The EPA estimates that about 59 counties across the United States — less than 2 percent of the nation’s counties — may not meet the new standards. The U.S. Chamber of Commerce, an industry lobby group that opposes the new rule, puts the percentage of non-compliant counties at 18 percent. States that do not meet the new standards will begin paying fines by 2032.
Some congressional lawmakers have also been critical of the tighter restrictions. Senator Bill Cassidy, a Louisiana Republican, said the rule “incentivizes manufacturing to move their jobs to China away from Louisiana,” and appealed to Congress to “step in” to prevent the standard from taking effect.

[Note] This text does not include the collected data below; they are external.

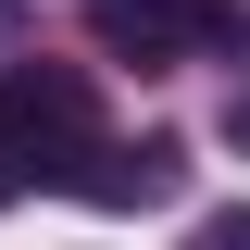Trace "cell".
Wrapping results in <instances>:
<instances>
[{"label": "cell", "instance_id": "277c9868", "mask_svg": "<svg viewBox=\"0 0 250 250\" xmlns=\"http://www.w3.org/2000/svg\"><path fill=\"white\" fill-rule=\"evenodd\" d=\"M213 50H238V62H250V0H213Z\"/></svg>", "mask_w": 250, "mask_h": 250}, {"label": "cell", "instance_id": "5b68a950", "mask_svg": "<svg viewBox=\"0 0 250 250\" xmlns=\"http://www.w3.org/2000/svg\"><path fill=\"white\" fill-rule=\"evenodd\" d=\"M188 250H250V213H200V238Z\"/></svg>", "mask_w": 250, "mask_h": 250}, {"label": "cell", "instance_id": "3957f363", "mask_svg": "<svg viewBox=\"0 0 250 250\" xmlns=\"http://www.w3.org/2000/svg\"><path fill=\"white\" fill-rule=\"evenodd\" d=\"M88 25L138 62H175V50H213V0H88Z\"/></svg>", "mask_w": 250, "mask_h": 250}, {"label": "cell", "instance_id": "ba28073f", "mask_svg": "<svg viewBox=\"0 0 250 250\" xmlns=\"http://www.w3.org/2000/svg\"><path fill=\"white\" fill-rule=\"evenodd\" d=\"M0 25H13V0H0Z\"/></svg>", "mask_w": 250, "mask_h": 250}, {"label": "cell", "instance_id": "6da1fadb", "mask_svg": "<svg viewBox=\"0 0 250 250\" xmlns=\"http://www.w3.org/2000/svg\"><path fill=\"white\" fill-rule=\"evenodd\" d=\"M75 150H100V88L75 62H13V75H0V163L62 188Z\"/></svg>", "mask_w": 250, "mask_h": 250}, {"label": "cell", "instance_id": "52a82bcc", "mask_svg": "<svg viewBox=\"0 0 250 250\" xmlns=\"http://www.w3.org/2000/svg\"><path fill=\"white\" fill-rule=\"evenodd\" d=\"M13 188H25V175H13V163H0V200H13Z\"/></svg>", "mask_w": 250, "mask_h": 250}, {"label": "cell", "instance_id": "8992f818", "mask_svg": "<svg viewBox=\"0 0 250 250\" xmlns=\"http://www.w3.org/2000/svg\"><path fill=\"white\" fill-rule=\"evenodd\" d=\"M225 150H238V163H250V88H238V100H225Z\"/></svg>", "mask_w": 250, "mask_h": 250}, {"label": "cell", "instance_id": "7a4b0ae2", "mask_svg": "<svg viewBox=\"0 0 250 250\" xmlns=\"http://www.w3.org/2000/svg\"><path fill=\"white\" fill-rule=\"evenodd\" d=\"M62 188L100 200V213H150V200H175V188H188V150H175V138H100V150L62 163Z\"/></svg>", "mask_w": 250, "mask_h": 250}]
</instances>
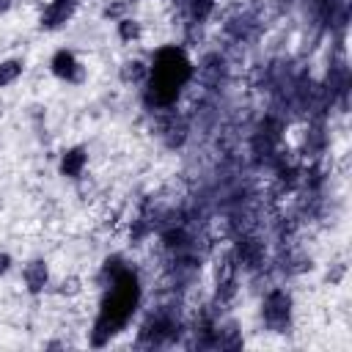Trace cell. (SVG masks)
Listing matches in <instances>:
<instances>
[{
  "label": "cell",
  "mask_w": 352,
  "mask_h": 352,
  "mask_svg": "<svg viewBox=\"0 0 352 352\" xmlns=\"http://www.w3.org/2000/svg\"><path fill=\"white\" fill-rule=\"evenodd\" d=\"M50 72H52L58 80H63V82H82V77H85V66H82L80 58H77L72 50H66V47L52 55Z\"/></svg>",
  "instance_id": "obj_4"
},
{
  "label": "cell",
  "mask_w": 352,
  "mask_h": 352,
  "mask_svg": "<svg viewBox=\"0 0 352 352\" xmlns=\"http://www.w3.org/2000/svg\"><path fill=\"white\" fill-rule=\"evenodd\" d=\"M11 264H14V258H11V253H6V250H0V278L11 270Z\"/></svg>",
  "instance_id": "obj_12"
},
{
  "label": "cell",
  "mask_w": 352,
  "mask_h": 352,
  "mask_svg": "<svg viewBox=\"0 0 352 352\" xmlns=\"http://www.w3.org/2000/svg\"><path fill=\"white\" fill-rule=\"evenodd\" d=\"M121 77H124L126 82H129V80H135V82H138V80H146V77H148V66H143L140 60H126L124 69H121Z\"/></svg>",
  "instance_id": "obj_10"
},
{
  "label": "cell",
  "mask_w": 352,
  "mask_h": 352,
  "mask_svg": "<svg viewBox=\"0 0 352 352\" xmlns=\"http://www.w3.org/2000/svg\"><path fill=\"white\" fill-rule=\"evenodd\" d=\"M85 165H88V148L85 146H69V148H63L60 162H58L60 176H69V179L82 176Z\"/></svg>",
  "instance_id": "obj_7"
},
{
  "label": "cell",
  "mask_w": 352,
  "mask_h": 352,
  "mask_svg": "<svg viewBox=\"0 0 352 352\" xmlns=\"http://www.w3.org/2000/svg\"><path fill=\"white\" fill-rule=\"evenodd\" d=\"M11 6H14V0H0V14H8Z\"/></svg>",
  "instance_id": "obj_13"
},
{
  "label": "cell",
  "mask_w": 352,
  "mask_h": 352,
  "mask_svg": "<svg viewBox=\"0 0 352 352\" xmlns=\"http://www.w3.org/2000/svg\"><path fill=\"white\" fill-rule=\"evenodd\" d=\"M264 322L275 330V333H280L286 324H289V316H292V297H289V292H283V289H272L267 297H264Z\"/></svg>",
  "instance_id": "obj_3"
},
{
  "label": "cell",
  "mask_w": 352,
  "mask_h": 352,
  "mask_svg": "<svg viewBox=\"0 0 352 352\" xmlns=\"http://www.w3.org/2000/svg\"><path fill=\"white\" fill-rule=\"evenodd\" d=\"M80 289H82V286H80V278H74V275L60 280V294H66V297H72V294H80Z\"/></svg>",
  "instance_id": "obj_11"
},
{
  "label": "cell",
  "mask_w": 352,
  "mask_h": 352,
  "mask_svg": "<svg viewBox=\"0 0 352 352\" xmlns=\"http://www.w3.org/2000/svg\"><path fill=\"white\" fill-rule=\"evenodd\" d=\"M22 72H25V63H22L19 58H6V60H0V88L14 85V82L22 77Z\"/></svg>",
  "instance_id": "obj_8"
},
{
  "label": "cell",
  "mask_w": 352,
  "mask_h": 352,
  "mask_svg": "<svg viewBox=\"0 0 352 352\" xmlns=\"http://www.w3.org/2000/svg\"><path fill=\"white\" fill-rule=\"evenodd\" d=\"M77 6H80V0H50L47 8L41 11V19H38L41 30H60L74 16Z\"/></svg>",
  "instance_id": "obj_5"
},
{
  "label": "cell",
  "mask_w": 352,
  "mask_h": 352,
  "mask_svg": "<svg viewBox=\"0 0 352 352\" xmlns=\"http://www.w3.org/2000/svg\"><path fill=\"white\" fill-rule=\"evenodd\" d=\"M190 60L176 47H162L148 66V94L157 104H168L176 99L179 88L190 80Z\"/></svg>",
  "instance_id": "obj_2"
},
{
  "label": "cell",
  "mask_w": 352,
  "mask_h": 352,
  "mask_svg": "<svg viewBox=\"0 0 352 352\" xmlns=\"http://www.w3.org/2000/svg\"><path fill=\"white\" fill-rule=\"evenodd\" d=\"M140 36H143V28H140V22H138V19H132V16L118 19V38H121V41L132 44V41H138Z\"/></svg>",
  "instance_id": "obj_9"
},
{
  "label": "cell",
  "mask_w": 352,
  "mask_h": 352,
  "mask_svg": "<svg viewBox=\"0 0 352 352\" xmlns=\"http://www.w3.org/2000/svg\"><path fill=\"white\" fill-rule=\"evenodd\" d=\"M22 283H25L28 294H33V297L41 294V292L47 289V283H50V264H47L44 258L28 261L25 270H22Z\"/></svg>",
  "instance_id": "obj_6"
},
{
  "label": "cell",
  "mask_w": 352,
  "mask_h": 352,
  "mask_svg": "<svg viewBox=\"0 0 352 352\" xmlns=\"http://www.w3.org/2000/svg\"><path fill=\"white\" fill-rule=\"evenodd\" d=\"M140 300V286H138V278L135 272L129 270H118L113 278H110V292L104 294L102 300V311H99V319L94 324V338L91 344L94 346H102L104 341H110L132 316L135 305Z\"/></svg>",
  "instance_id": "obj_1"
}]
</instances>
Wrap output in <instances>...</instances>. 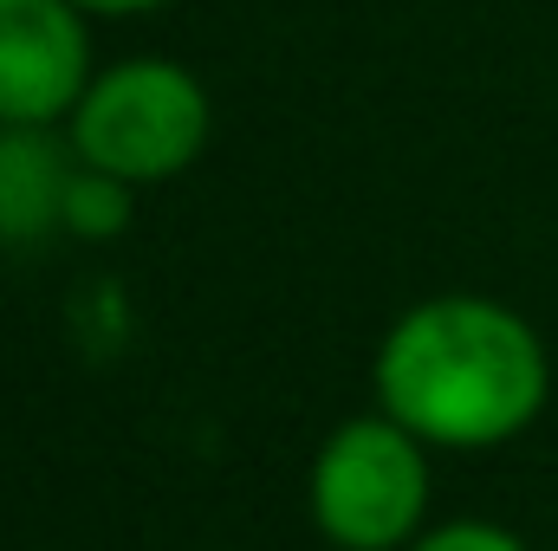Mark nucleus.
<instances>
[{
  "instance_id": "f257e3e1",
  "label": "nucleus",
  "mask_w": 558,
  "mask_h": 551,
  "mask_svg": "<svg viewBox=\"0 0 558 551\" xmlns=\"http://www.w3.org/2000/svg\"><path fill=\"white\" fill-rule=\"evenodd\" d=\"M546 390L539 331L481 292L422 298L377 344V403L428 448H500L539 421Z\"/></svg>"
},
{
  "instance_id": "f03ea898",
  "label": "nucleus",
  "mask_w": 558,
  "mask_h": 551,
  "mask_svg": "<svg viewBox=\"0 0 558 551\" xmlns=\"http://www.w3.org/2000/svg\"><path fill=\"white\" fill-rule=\"evenodd\" d=\"M312 526L338 551H410L428 519V441L397 415H357L312 454Z\"/></svg>"
},
{
  "instance_id": "7ed1b4c3",
  "label": "nucleus",
  "mask_w": 558,
  "mask_h": 551,
  "mask_svg": "<svg viewBox=\"0 0 558 551\" xmlns=\"http://www.w3.org/2000/svg\"><path fill=\"white\" fill-rule=\"evenodd\" d=\"M215 131L208 91L175 59H124L98 72L72 111V149L85 169H105L118 182H169L182 175Z\"/></svg>"
},
{
  "instance_id": "20e7f679",
  "label": "nucleus",
  "mask_w": 558,
  "mask_h": 551,
  "mask_svg": "<svg viewBox=\"0 0 558 551\" xmlns=\"http://www.w3.org/2000/svg\"><path fill=\"white\" fill-rule=\"evenodd\" d=\"M92 85V33L72 0H0V124H72Z\"/></svg>"
},
{
  "instance_id": "39448f33",
  "label": "nucleus",
  "mask_w": 558,
  "mask_h": 551,
  "mask_svg": "<svg viewBox=\"0 0 558 551\" xmlns=\"http://www.w3.org/2000/svg\"><path fill=\"white\" fill-rule=\"evenodd\" d=\"M78 149L52 143V131H7L0 124V241H39L65 215V182Z\"/></svg>"
},
{
  "instance_id": "423d86ee",
  "label": "nucleus",
  "mask_w": 558,
  "mask_h": 551,
  "mask_svg": "<svg viewBox=\"0 0 558 551\" xmlns=\"http://www.w3.org/2000/svg\"><path fill=\"white\" fill-rule=\"evenodd\" d=\"M124 221H131V182H118V175L78 162L72 182H65V215H59V228L85 234V241H105V234H118Z\"/></svg>"
},
{
  "instance_id": "0eeeda50",
  "label": "nucleus",
  "mask_w": 558,
  "mask_h": 551,
  "mask_svg": "<svg viewBox=\"0 0 558 551\" xmlns=\"http://www.w3.org/2000/svg\"><path fill=\"white\" fill-rule=\"evenodd\" d=\"M410 551H526L507 526H487V519H448L435 532H422Z\"/></svg>"
},
{
  "instance_id": "6e6552de",
  "label": "nucleus",
  "mask_w": 558,
  "mask_h": 551,
  "mask_svg": "<svg viewBox=\"0 0 558 551\" xmlns=\"http://www.w3.org/2000/svg\"><path fill=\"white\" fill-rule=\"evenodd\" d=\"M78 13H156V7H169V0H72Z\"/></svg>"
}]
</instances>
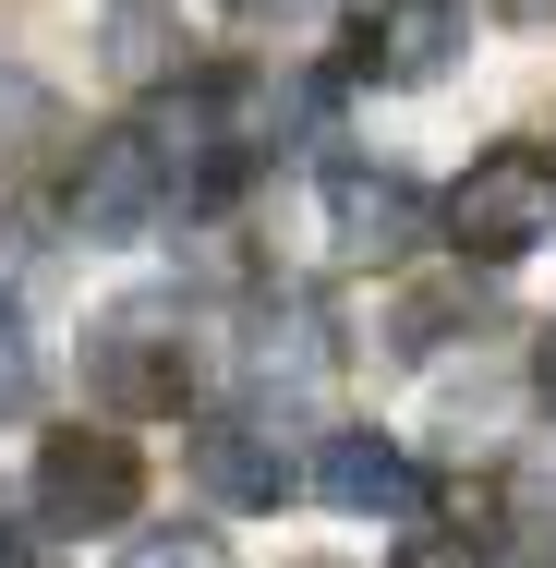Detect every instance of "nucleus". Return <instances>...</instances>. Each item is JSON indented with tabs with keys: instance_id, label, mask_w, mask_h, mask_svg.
<instances>
[{
	"instance_id": "1",
	"label": "nucleus",
	"mask_w": 556,
	"mask_h": 568,
	"mask_svg": "<svg viewBox=\"0 0 556 568\" xmlns=\"http://www.w3.org/2000/svg\"><path fill=\"white\" fill-rule=\"evenodd\" d=\"M545 230H556V170L533 158V145H496V158L459 170V194H447V242H459L472 266H520Z\"/></svg>"
},
{
	"instance_id": "2",
	"label": "nucleus",
	"mask_w": 556,
	"mask_h": 568,
	"mask_svg": "<svg viewBox=\"0 0 556 568\" xmlns=\"http://www.w3.org/2000/svg\"><path fill=\"white\" fill-rule=\"evenodd\" d=\"M133 496H145V459H133V436H110V424H73V436L37 448V520H49L61 545L121 532Z\"/></svg>"
},
{
	"instance_id": "3",
	"label": "nucleus",
	"mask_w": 556,
	"mask_h": 568,
	"mask_svg": "<svg viewBox=\"0 0 556 568\" xmlns=\"http://www.w3.org/2000/svg\"><path fill=\"white\" fill-rule=\"evenodd\" d=\"M182 303L170 291H145V303H110L98 327H85V375H98V399L110 412H182Z\"/></svg>"
},
{
	"instance_id": "4",
	"label": "nucleus",
	"mask_w": 556,
	"mask_h": 568,
	"mask_svg": "<svg viewBox=\"0 0 556 568\" xmlns=\"http://www.w3.org/2000/svg\"><path fill=\"white\" fill-rule=\"evenodd\" d=\"M158 219H170V158H158V133H145V121L98 133L85 170H73V230H85V242H145Z\"/></svg>"
},
{
	"instance_id": "5",
	"label": "nucleus",
	"mask_w": 556,
	"mask_h": 568,
	"mask_svg": "<svg viewBox=\"0 0 556 568\" xmlns=\"http://www.w3.org/2000/svg\"><path fill=\"white\" fill-rule=\"evenodd\" d=\"M303 496H315V508H338V520H412V508H424V471H412V448H400V436L338 424L327 448L303 459Z\"/></svg>"
},
{
	"instance_id": "6",
	"label": "nucleus",
	"mask_w": 556,
	"mask_h": 568,
	"mask_svg": "<svg viewBox=\"0 0 556 568\" xmlns=\"http://www.w3.org/2000/svg\"><path fill=\"white\" fill-rule=\"evenodd\" d=\"M472 49V0H375L363 12V73L375 85H436Z\"/></svg>"
},
{
	"instance_id": "7",
	"label": "nucleus",
	"mask_w": 556,
	"mask_h": 568,
	"mask_svg": "<svg viewBox=\"0 0 556 568\" xmlns=\"http://www.w3.org/2000/svg\"><path fill=\"white\" fill-rule=\"evenodd\" d=\"M194 471H206V496L219 508H279L303 471H291V448L266 436V424H242V412H219V424H194Z\"/></svg>"
},
{
	"instance_id": "8",
	"label": "nucleus",
	"mask_w": 556,
	"mask_h": 568,
	"mask_svg": "<svg viewBox=\"0 0 556 568\" xmlns=\"http://www.w3.org/2000/svg\"><path fill=\"white\" fill-rule=\"evenodd\" d=\"M327 230H338V254H400V242L424 230V182H412V170H338L327 182Z\"/></svg>"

Other groups, meanwhile, argue that the rule could have gone further and limited fine particles to 8 micrograms per cubic meter — the number initially proposed by the EPA’s own Clean Air Scientific Advisory Committee. “While the stronger annual particulate pollution standard will mean fewer asthma attacks, heart attacks, strokes and deaths,” the American Lung Association said in a statement, “it is disappointing that EPA has not followed the strong science-based recommendations of the Clean . Aeronautical Science Advisory Committee.” Studies Showed that virtually no amount of particles is safe for humans.